### [Task prompt]
Retype, exactly and with nothing added, the lines from the one showing "In terms of" through the final line of the material. Omit pictures.

[Entries taken from a collection]

○ ○ ○ ○ ○

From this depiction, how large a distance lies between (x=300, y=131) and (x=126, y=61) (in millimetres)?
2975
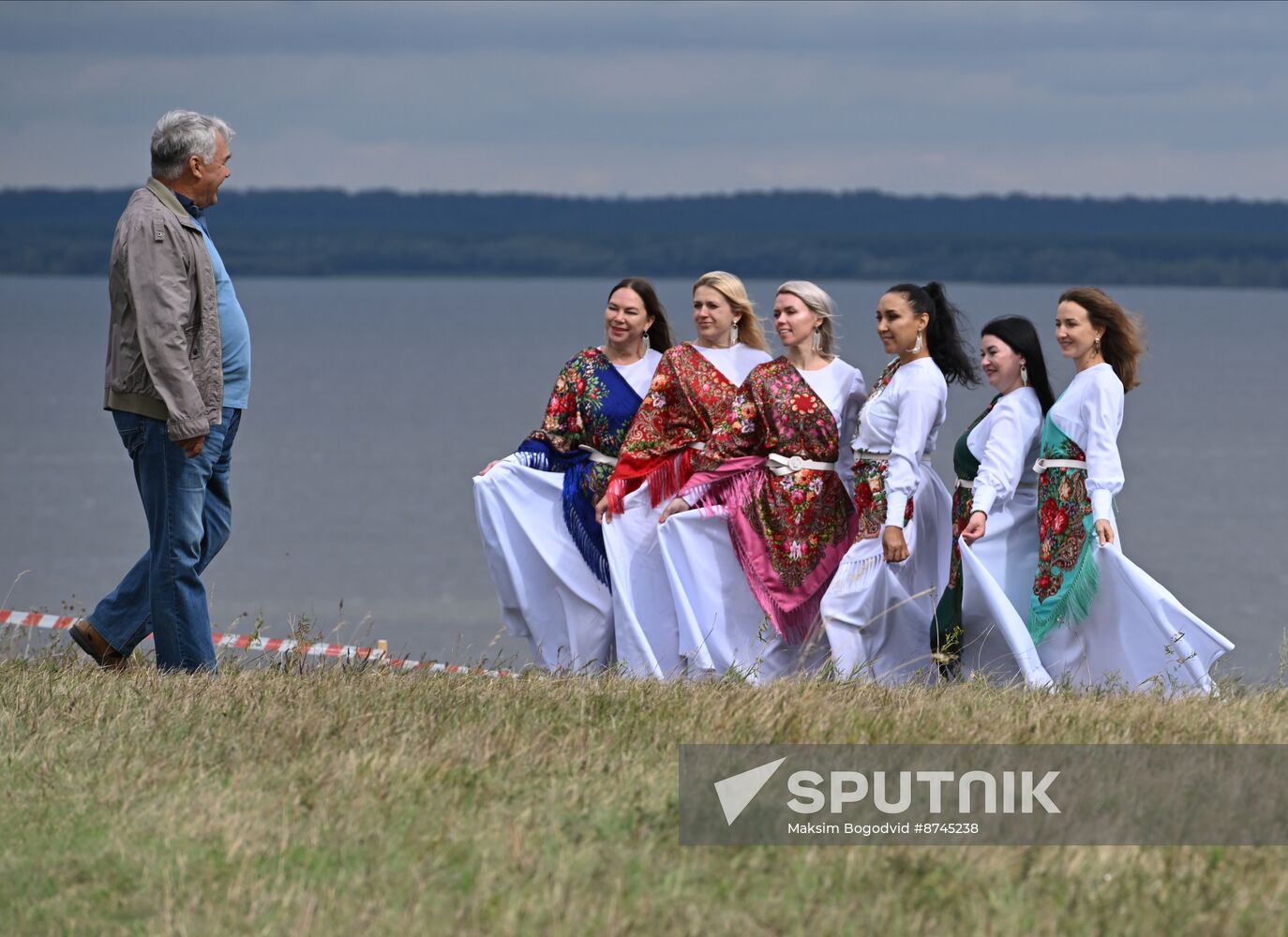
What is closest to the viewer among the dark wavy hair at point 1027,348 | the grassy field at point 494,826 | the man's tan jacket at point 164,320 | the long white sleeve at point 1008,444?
the grassy field at point 494,826

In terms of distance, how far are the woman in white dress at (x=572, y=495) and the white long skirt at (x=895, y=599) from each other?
1220 millimetres

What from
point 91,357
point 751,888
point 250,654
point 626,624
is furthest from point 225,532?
point 91,357

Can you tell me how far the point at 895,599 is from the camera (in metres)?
7.59

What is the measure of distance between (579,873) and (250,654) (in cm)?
349

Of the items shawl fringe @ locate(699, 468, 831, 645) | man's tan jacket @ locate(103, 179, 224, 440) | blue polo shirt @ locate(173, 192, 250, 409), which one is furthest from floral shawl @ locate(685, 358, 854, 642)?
man's tan jacket @ locate(103, 179, 224, 440)

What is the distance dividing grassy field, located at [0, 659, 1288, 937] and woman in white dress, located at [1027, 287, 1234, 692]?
2.06 ft

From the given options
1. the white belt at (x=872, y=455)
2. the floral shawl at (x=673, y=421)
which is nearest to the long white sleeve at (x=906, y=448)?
the white belt at (x=872, y=455)

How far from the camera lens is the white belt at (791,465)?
7.70 meters

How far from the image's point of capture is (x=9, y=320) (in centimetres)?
18725

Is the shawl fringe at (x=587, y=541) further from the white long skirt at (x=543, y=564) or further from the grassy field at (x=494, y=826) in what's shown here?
the grassy field at (x=494, y=826)

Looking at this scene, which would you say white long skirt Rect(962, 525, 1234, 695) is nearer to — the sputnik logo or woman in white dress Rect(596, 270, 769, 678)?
woman in white dress Rect(596, 270, 769, 678)

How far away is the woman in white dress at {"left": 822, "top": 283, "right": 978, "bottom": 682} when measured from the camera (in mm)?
7281

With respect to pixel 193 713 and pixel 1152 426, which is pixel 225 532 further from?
pixel 1152 426

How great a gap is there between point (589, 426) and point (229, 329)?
6.69ft
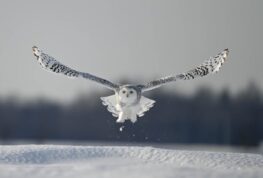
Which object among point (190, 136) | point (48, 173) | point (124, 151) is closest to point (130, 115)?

○ ○ ○ ○ ○

### [Problem solution]
In terms of distance, how far are the woman in white dress at (x=572, y=495) and the white long skirt at (x=895, y=599) from each other?
1220 millimetres

What from
point 91,357
point 751,888
point 250,654
point 626,624
is furthest from point 225,532?
point 91,357

Can you tell me how far the point at 895,599 is from the camera (in metres)?
7.59

What is the measure of distance between (579,873) and (250,654) (in cm)?
349

Of the items shawl fringe @ locate(699, 468, 831, 645) | man's tan jacket @ locate(103, 179, 224, 440) | blue polo shirt @ locate(173, 192, 250, 409), which one is furthest from floral shawl @ locate(685, 358, 854, 642)?
man's tan jacket @ locate(103, 179, 224, 440)

What is the distance dividing grassy field, located at [0, 659, 1288, 937] and woman in white dress, located at [1027, 287, 1234, 692]?
2.06 ft

From the given options
1. the white belt at (x=872, y=455)
2. the floral shawl at (x=673, y=421)
which is nearest to the long white sleeve at (x=906, y=448)?
the white belt at (x=872, y=455)

How far from the camera lens is the white belt at (791,465)?
7.70 meters

How far from the image's point of capture is (x=9, y=320) (in centimetres)?
18725

Is the shawl fringe at (x=587, y=541) further from the white long skirt at (x=543, y=564) or further from the grassy field at (x=494, y=826) in what's shown here?
the grassy field at (x=494, y=826)

Looking at this scene, which would you say white long skirt Rect(962, 525, 1234, 695) is nearer to — the sputnik logo or woman in white dress Rect(596, 270, 769, 678)?
woman in white dress Rect(596, 270, 769, 678)

How far away is the woman in white dress at {"left": 822, "top": 283, "right": 978, "bottom": 682} when measured from the camera (in mm)?
7281

With respect to pixel 193 713 and pixel 1152 426, which is pixel 225 532 further from?
pixel 1152 426

How great a gap is there between point (589, 426) and point (229, 329)?
6.69ft
Which object among point (190, 136) | point (48, 173) | point (124, 151) is closest to point (130, 115)?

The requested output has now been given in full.